==== Extrait source

Extrait des Mémoires de la Société de l'histoire de Paris et de l'Ile-de-France (Tome 48 - 1925)
IV. — La place d’Italie sous la seconde République.
De même que les excès révolutionnaires de 1793 nous valurent Napoléon Ier, de même l’insurrection de Juin 1848, qui fut particulièrement terrible à la barrière d’Italie, nous amena Napoléon III.
Le 23 juin 1848, la rue Mouffetard présentait quatorze barricades, dont trois depuis la rue du Banquier jusqu’à la place, c’est- à-dire sur un espace d’environ 350 mètres ; quant à la place, elle était défendue de la façon suivante : une barricade au travers de la rue Mouffetard (avenue des Gobelins), une autre au travers du boulevard de l’Hôpital, une troisième et une quatrième barraient les boulevards extérieurs ; c’est-à-dire que ce rond-point était transformé en forteresse. Les émeutiers étaient des chiffonniers, des carriers de la banlieue ; ils étaient commandés par un ancien soldat d’artillerie, logeur, marchand de vin et même maçon, nommé Lahr. Le maquignon Wappereau, un sieur Choppart, dit le Chourineur, et un indigent de Bicêtre, Daix, formaient l’état-major de Lahr.

Ce fut au général Bréa qu’incomba, le 25 juin, la mission d’enlever cette forteresse. Au lieu d’employer la force, Bréa voulut parlementer. Il pénétra dans la place d’Italie suivi de M. de Ludre, du major Desmarets, du commandant Goéerf, du capitaine Mangin et du lieutenant Saingeaux. Mais les insurgés, au lieu de le recevoir en parlementaire, l’accueillirent par des cris de mort et l’enfermèrent, avec le capitaine Mangin, dans une maison attenante à la guinguette du Grand-Salon. Le colonel Thomas, qui commandait la troupe, ne voyant pas revenir Bréa, fit avancer ses hommes vers la barricade ; aussitôt retentirent les cris de : « Trahison ! Trahison ! », poussés par les émeutiers, et quand l’armée régulière eut franchi la barricade on trouva de l’autre côté les cadavres de Bréa et de Mangin, qui avaient été fusillés contre tout droit des gens.

Quand l’insurrection fut vaincue, vingt-quatre insurgés de la barrière de Fontainebleau furent traduits en conseil de guerre ; trois furent acquittés, d’autres furent condamnés à la prison ou aux travaux forcés, enfin Daix, Nourrit, Wappereau, Choppart et Lahr furent condamnés à mort; Nourrit, Wappereau et Choppart virent leur peine commuée en celle des travaux forcés à perpétuité ; quant à Daix et Lahr, ils furent exécutés le 17 mars 1849, à la barrière de Fontainebleau, non loin de l’endroit où leur crime avait été perpétré.

========
==== Extraits de données

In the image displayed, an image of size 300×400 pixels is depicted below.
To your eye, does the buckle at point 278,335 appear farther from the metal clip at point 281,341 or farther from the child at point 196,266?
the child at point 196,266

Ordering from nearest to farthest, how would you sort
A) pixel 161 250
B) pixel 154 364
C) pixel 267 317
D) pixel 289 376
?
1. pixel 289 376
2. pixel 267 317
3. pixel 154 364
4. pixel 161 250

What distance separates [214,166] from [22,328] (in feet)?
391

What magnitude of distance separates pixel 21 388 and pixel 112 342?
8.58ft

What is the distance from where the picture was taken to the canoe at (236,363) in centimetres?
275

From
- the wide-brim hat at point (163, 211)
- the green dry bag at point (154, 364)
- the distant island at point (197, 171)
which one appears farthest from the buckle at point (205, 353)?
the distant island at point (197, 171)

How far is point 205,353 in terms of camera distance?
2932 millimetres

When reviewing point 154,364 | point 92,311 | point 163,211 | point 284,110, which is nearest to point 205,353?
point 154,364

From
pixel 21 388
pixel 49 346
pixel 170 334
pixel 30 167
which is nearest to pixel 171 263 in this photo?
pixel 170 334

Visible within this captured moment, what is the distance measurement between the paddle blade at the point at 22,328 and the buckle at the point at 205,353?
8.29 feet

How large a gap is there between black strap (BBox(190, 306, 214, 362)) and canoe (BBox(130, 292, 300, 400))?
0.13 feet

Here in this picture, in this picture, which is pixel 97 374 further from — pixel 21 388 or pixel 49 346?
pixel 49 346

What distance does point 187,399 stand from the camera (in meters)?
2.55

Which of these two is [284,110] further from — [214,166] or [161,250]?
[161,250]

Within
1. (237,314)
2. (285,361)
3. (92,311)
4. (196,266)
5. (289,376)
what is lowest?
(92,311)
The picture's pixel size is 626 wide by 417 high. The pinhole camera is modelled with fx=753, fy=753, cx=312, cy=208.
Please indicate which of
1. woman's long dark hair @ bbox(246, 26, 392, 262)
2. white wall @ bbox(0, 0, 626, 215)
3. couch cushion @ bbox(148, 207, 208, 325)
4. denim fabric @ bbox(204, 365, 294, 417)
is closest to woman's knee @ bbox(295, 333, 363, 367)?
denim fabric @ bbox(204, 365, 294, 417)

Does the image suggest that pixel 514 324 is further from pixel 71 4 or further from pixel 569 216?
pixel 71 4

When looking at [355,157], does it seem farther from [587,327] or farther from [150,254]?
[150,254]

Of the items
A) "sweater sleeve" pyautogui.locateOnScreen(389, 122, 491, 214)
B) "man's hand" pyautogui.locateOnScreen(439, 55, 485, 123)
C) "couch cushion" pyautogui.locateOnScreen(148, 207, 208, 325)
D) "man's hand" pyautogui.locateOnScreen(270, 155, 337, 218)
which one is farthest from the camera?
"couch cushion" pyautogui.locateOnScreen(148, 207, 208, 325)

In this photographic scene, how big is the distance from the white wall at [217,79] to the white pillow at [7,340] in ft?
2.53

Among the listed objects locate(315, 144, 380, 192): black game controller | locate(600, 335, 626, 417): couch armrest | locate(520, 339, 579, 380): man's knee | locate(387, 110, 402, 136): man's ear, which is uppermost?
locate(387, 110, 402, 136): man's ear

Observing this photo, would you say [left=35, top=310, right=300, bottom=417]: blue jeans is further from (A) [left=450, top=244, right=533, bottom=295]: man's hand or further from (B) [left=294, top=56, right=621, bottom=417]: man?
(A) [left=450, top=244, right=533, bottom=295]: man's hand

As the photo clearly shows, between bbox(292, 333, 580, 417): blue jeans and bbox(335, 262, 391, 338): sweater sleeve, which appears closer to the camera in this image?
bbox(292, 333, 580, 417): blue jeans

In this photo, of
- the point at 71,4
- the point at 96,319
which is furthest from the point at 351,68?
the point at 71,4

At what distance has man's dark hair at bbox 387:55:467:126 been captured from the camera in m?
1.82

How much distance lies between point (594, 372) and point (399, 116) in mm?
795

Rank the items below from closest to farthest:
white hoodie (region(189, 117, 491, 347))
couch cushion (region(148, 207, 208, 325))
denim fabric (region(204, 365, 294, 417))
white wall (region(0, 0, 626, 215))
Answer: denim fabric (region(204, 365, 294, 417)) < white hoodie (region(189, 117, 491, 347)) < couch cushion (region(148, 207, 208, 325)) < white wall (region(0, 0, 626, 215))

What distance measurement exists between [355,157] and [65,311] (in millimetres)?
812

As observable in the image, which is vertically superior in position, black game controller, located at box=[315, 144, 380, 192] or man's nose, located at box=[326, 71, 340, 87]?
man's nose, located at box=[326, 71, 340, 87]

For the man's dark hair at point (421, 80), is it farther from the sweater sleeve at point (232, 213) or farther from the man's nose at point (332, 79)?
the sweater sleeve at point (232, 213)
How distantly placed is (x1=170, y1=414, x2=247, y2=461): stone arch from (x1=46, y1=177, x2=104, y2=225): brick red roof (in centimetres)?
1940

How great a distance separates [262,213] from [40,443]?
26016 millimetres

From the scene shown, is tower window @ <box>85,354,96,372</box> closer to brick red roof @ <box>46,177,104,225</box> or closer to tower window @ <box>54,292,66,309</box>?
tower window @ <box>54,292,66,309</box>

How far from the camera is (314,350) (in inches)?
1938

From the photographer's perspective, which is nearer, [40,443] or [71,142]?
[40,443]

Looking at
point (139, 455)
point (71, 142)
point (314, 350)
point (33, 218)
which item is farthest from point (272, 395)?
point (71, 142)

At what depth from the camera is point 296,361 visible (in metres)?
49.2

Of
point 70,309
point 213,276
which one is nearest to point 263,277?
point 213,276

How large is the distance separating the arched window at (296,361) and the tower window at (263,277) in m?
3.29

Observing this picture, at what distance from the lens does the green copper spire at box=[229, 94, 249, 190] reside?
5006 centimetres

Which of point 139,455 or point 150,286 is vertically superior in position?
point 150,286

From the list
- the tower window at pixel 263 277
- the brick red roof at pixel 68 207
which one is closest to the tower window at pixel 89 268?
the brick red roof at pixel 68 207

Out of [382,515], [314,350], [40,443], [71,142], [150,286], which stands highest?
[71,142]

========

- _Complétez ce qui suit_
- A) D'après le texte sur la place d'Italie, quels insurgés furent condamnés à mort ?
- B) Poursuivez le texte sur la place d'Italie après sa dernière phrase.
Les enregistrements n'ont aucun lien avec le texte sur la place d'Italie.

- _Réponses_
- A) Daix, Nourrit, Wappereau, Choppart et Lahr.

- B)
Daix fut amené le premier sur l'échafaud, accompagné de l’abbé de Ségur ; il embrassa son confesseur, puis fut remis aux exécuteurs ; à ce moment il s’écria d’une voix forte qui fut entendue sur la place : « Au nom du peuple français, je meurs innocent pour avoir voulu défendre la vie du brave général de Bréa... Ma mère ! Ma sœur ! Ma femme ! Mon enfant, priez pour moi... Dieu, sauvez mon âme ! » Un instant après, sa tête roulait dans le panier.
Lahr monta à son tour les degrés de l’échafaud ; il recevait avec ferveur les exhortations de l’abbé Crapouillet. « Mes frères, s’est-il écrié après avoir embrassé le crucifix, je meurs en chrétien, en vrai chrétien ! » puis il fut pris d’une faiblesse et quand sa tête fut sous le couteau il prononça les noms de « Jésus ! Marie ! » À son tour sa tête roula dans le fatal panier.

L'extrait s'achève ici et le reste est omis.